Claro que a lo que probablemente se refería la Miss era a que no creemos en un Dios creador. El Buda, si bien había llegado a la conclusión de que no era posible que el universo hubiera sido creado por un agente externo, anterior al tiempo y ajeno a la física, siempre evitó hablar del tema. ¿Porque no era relevante? le pregunté hace poco a mi maestra. “Porque no era relevante delimitarlo con palabras”, aclaró.

Por otro lado, en Lima hay un grupo de meditación budista zen en la parroquia San José, iniciado por un sacerdote católico alemán.
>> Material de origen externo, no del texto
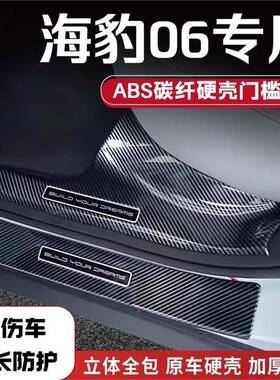25海豹60dm改装防海豹06踩碳纤备箱门i槛条D后MI内饰用品迎宾踏板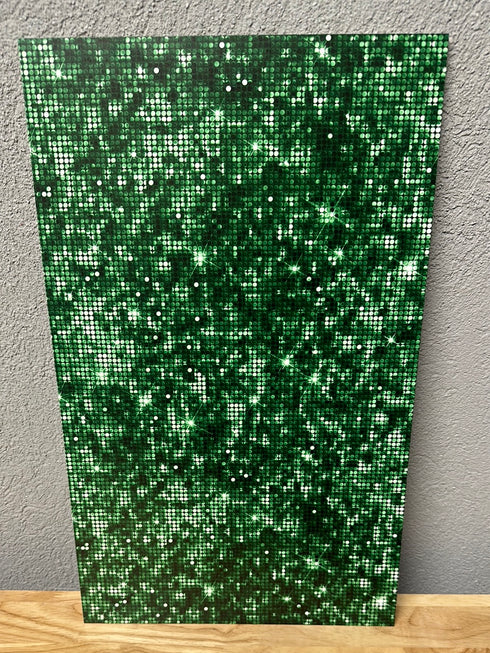 0180 - Green Round Glitter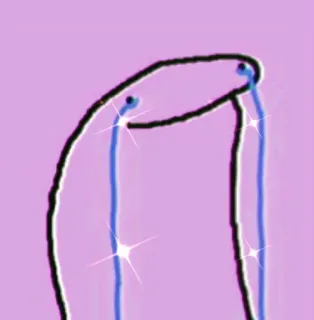 😭 плач, грустный, слезы, эмоциональный, рисунок telegram sticker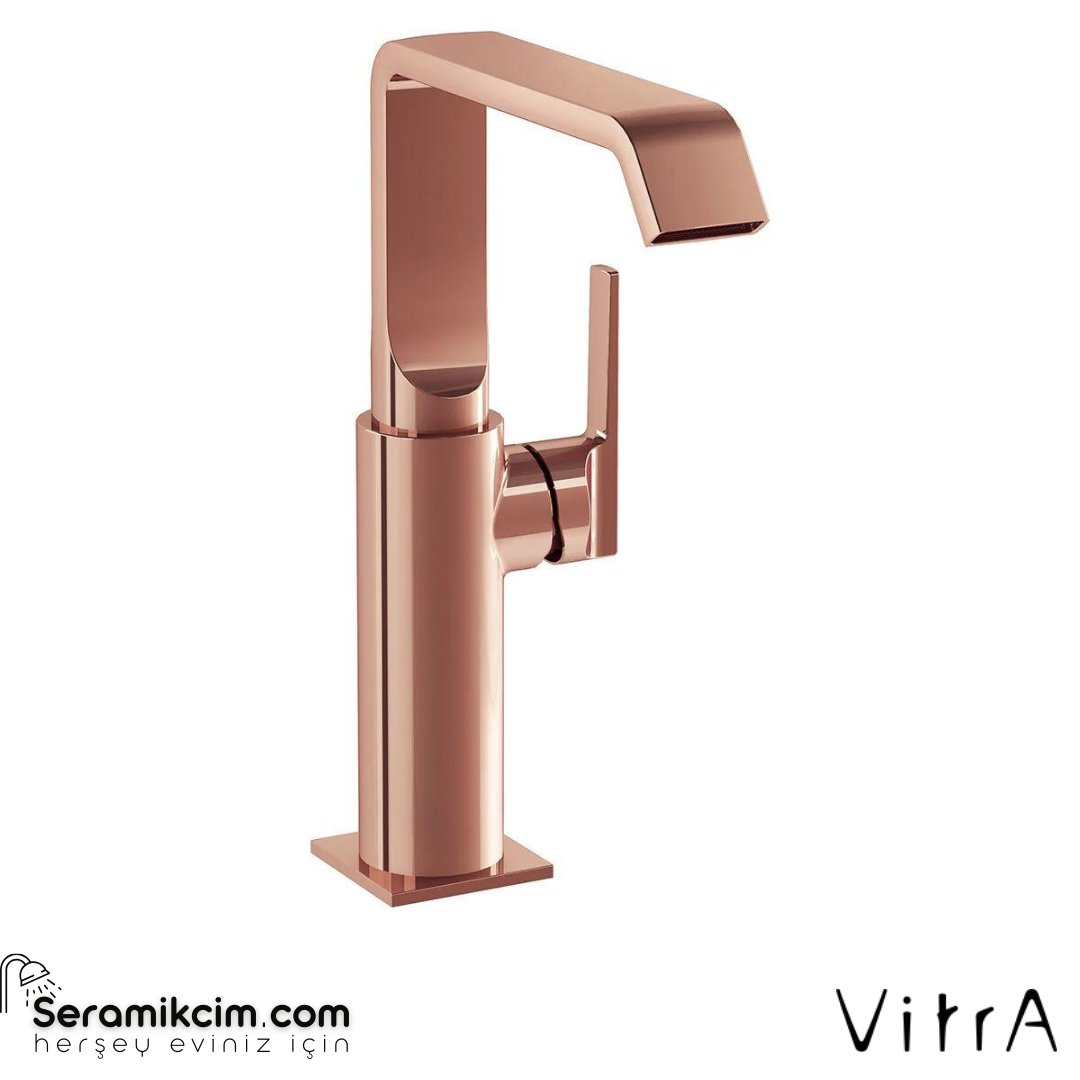 Vitra Suit Lavabo Bataryası Yandan Yüksek, Soft Bakır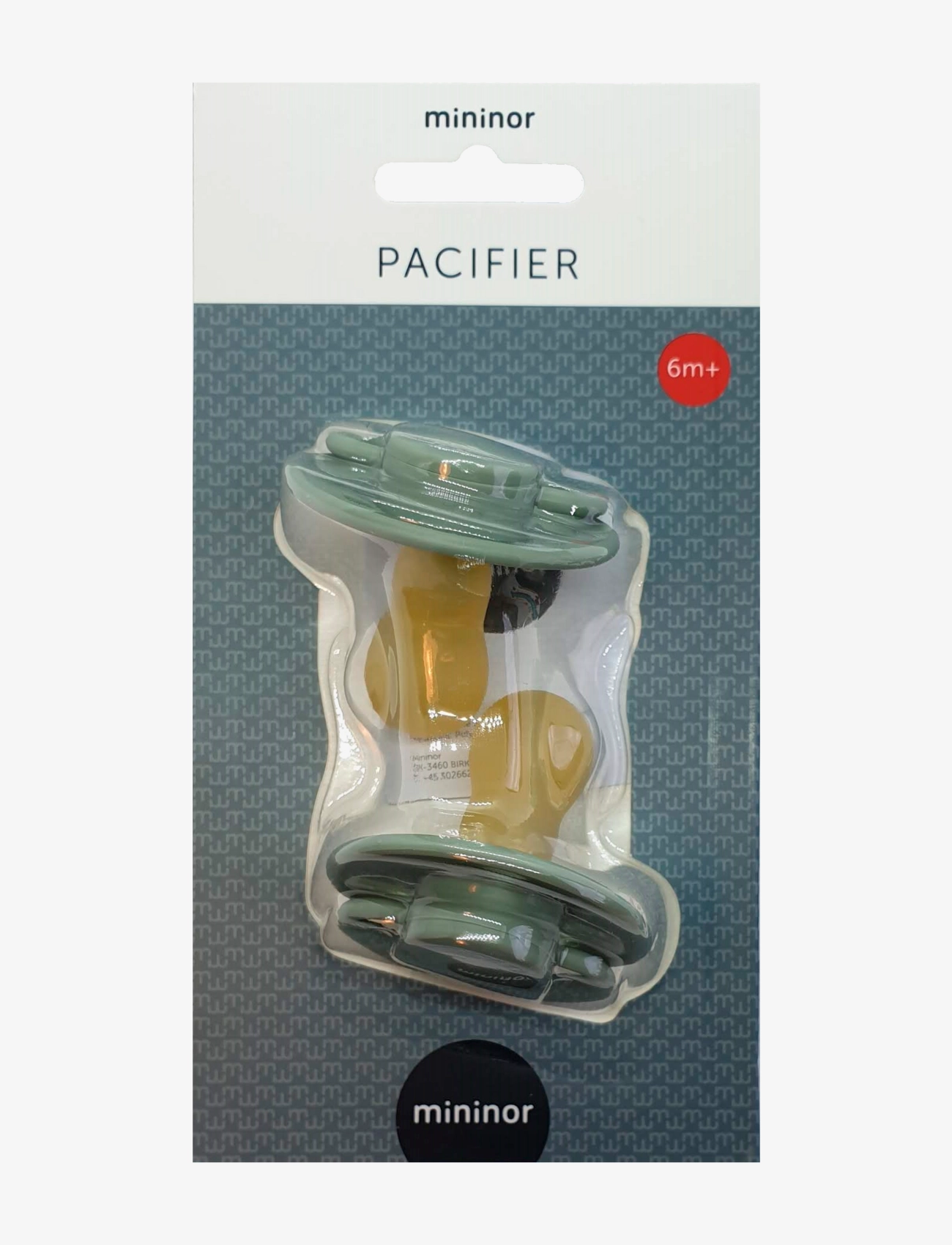 Mininor - Round Pacifier Latex - nappar - willow green - 1
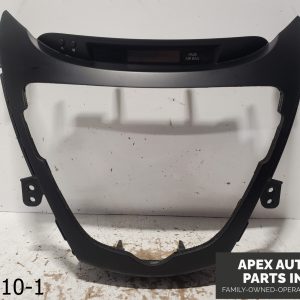 OEM 2011-2013 Hyundai Elantra 1.8L Radio Clock Screen Bezel Trim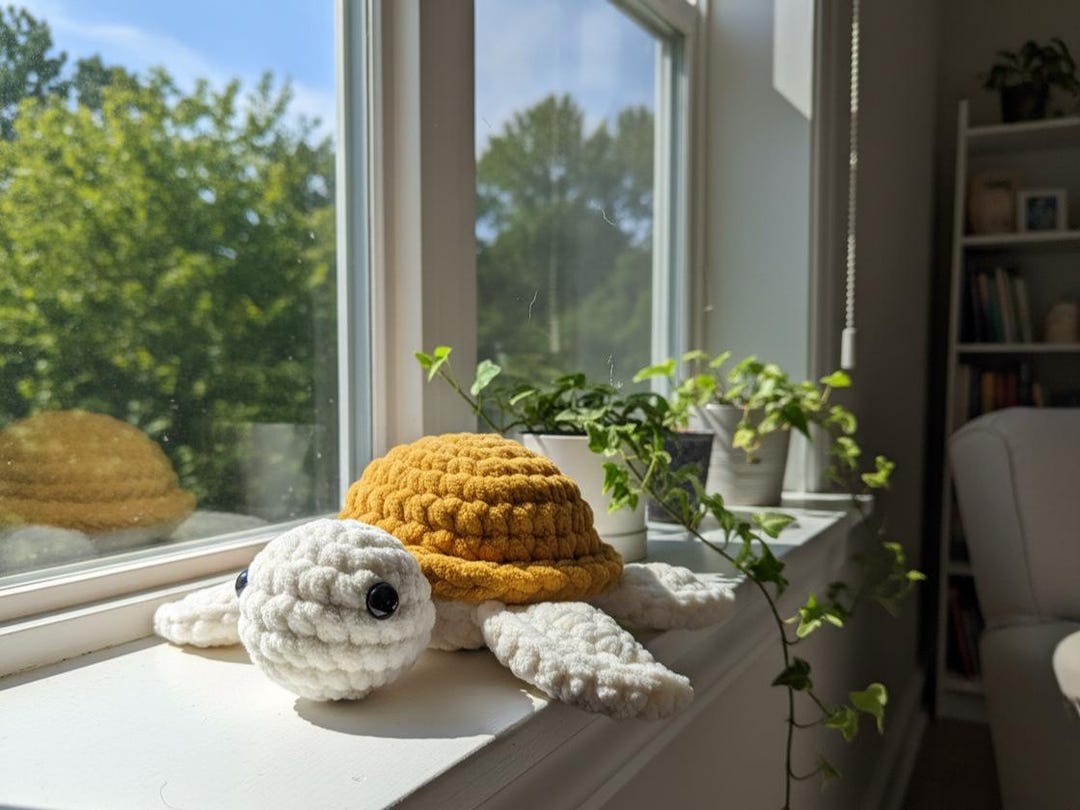 Crochet Turtle Pattern PDF, Amigurumi Turtle Pattern, No Sew Sea Turtle ...
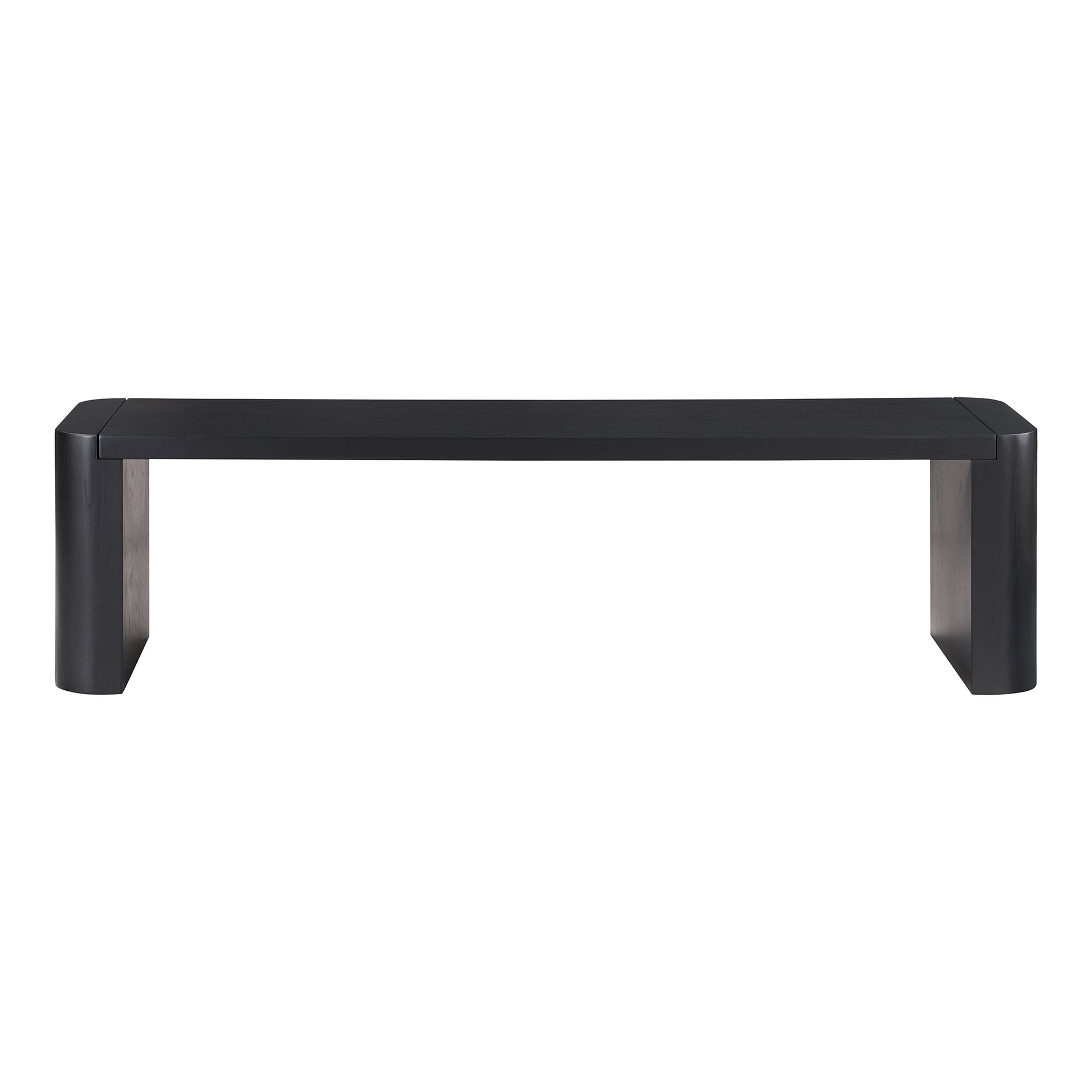 Post Small Dining Bench Black by Moe's Home Collection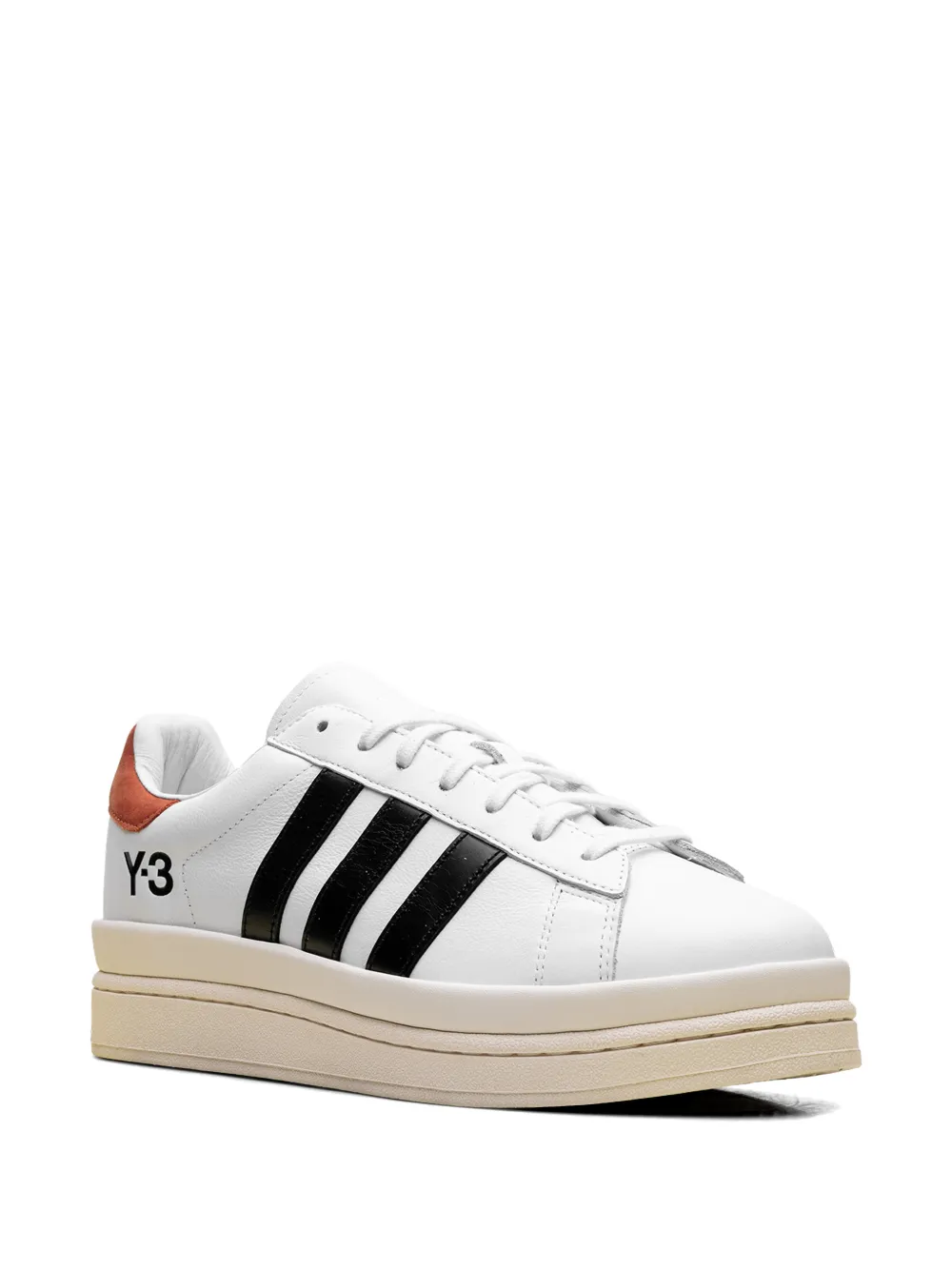 adidas Sneakers met gestreepte plateauzool Wit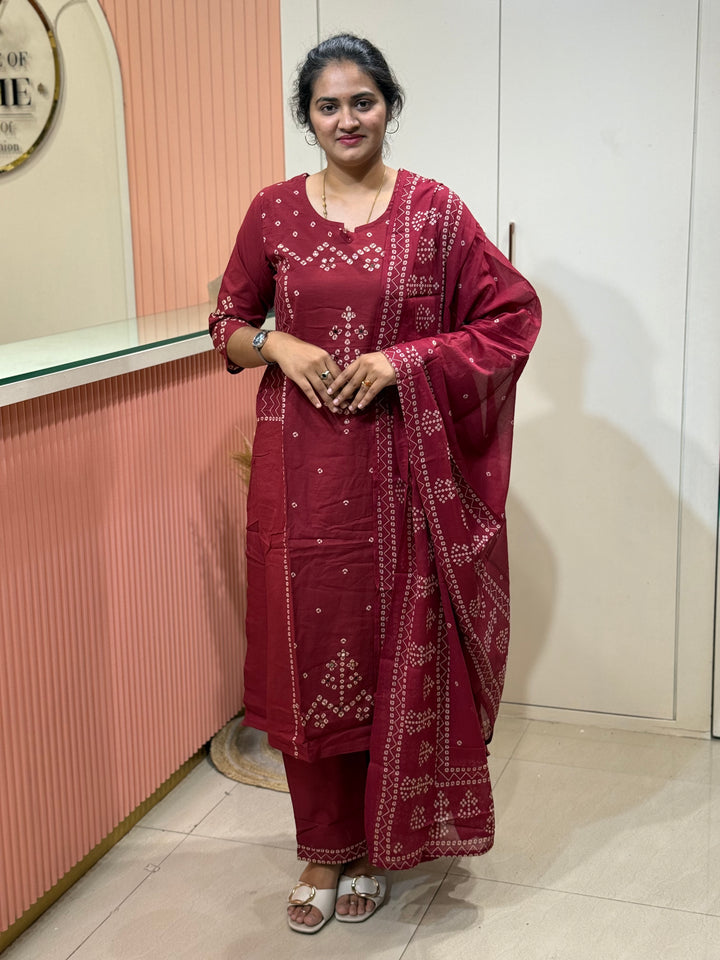 60-60 Cotton 3 piece kurta set | R170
El respeto que tiene el zen hacia lo que suceda en la mente/corazón de cada practicante hace que esto no sea tan extraño como suena.

Porque en mi caso, una de las cosas que más me atrajo al budismo, y al zen en particular, es que es un descanso de las demandas constantes que nos impone la sociedad que nosotros mismos hemos construido. No quiero decir con esto que no sea una práctica exigente. Pero algo en mí reposa al entrar en el dojo, donde el tiempo no se detiene sino que transcurre por sí mismo, donde hay suficiente silencio como para que resuenen las campanas tangiblemente en el aire y nuestros oídos beban sus ecos con sed, donde el antiguo texto que Dogen Zenji escribió en el siglo XIII me indica cómo colocar las piernas, las manos, los hombros, la cabeza, hasta los ojos y la lengua durante la meditación, pero nunca lo que debe suceder en mi mente/corazón, más allá de recomendarme dejar que los pensamientos se vayan, como quien no se sube al micro. Todo esto es un antídoto contra los carteles publicitarios y los dictámenes morales de la religión en que fui criada y lo que la sociedad, como un moscardón invisible, me dice que debo pensar y hacer y querer. Me da un poco de nada. Y créanme, refresca mejor.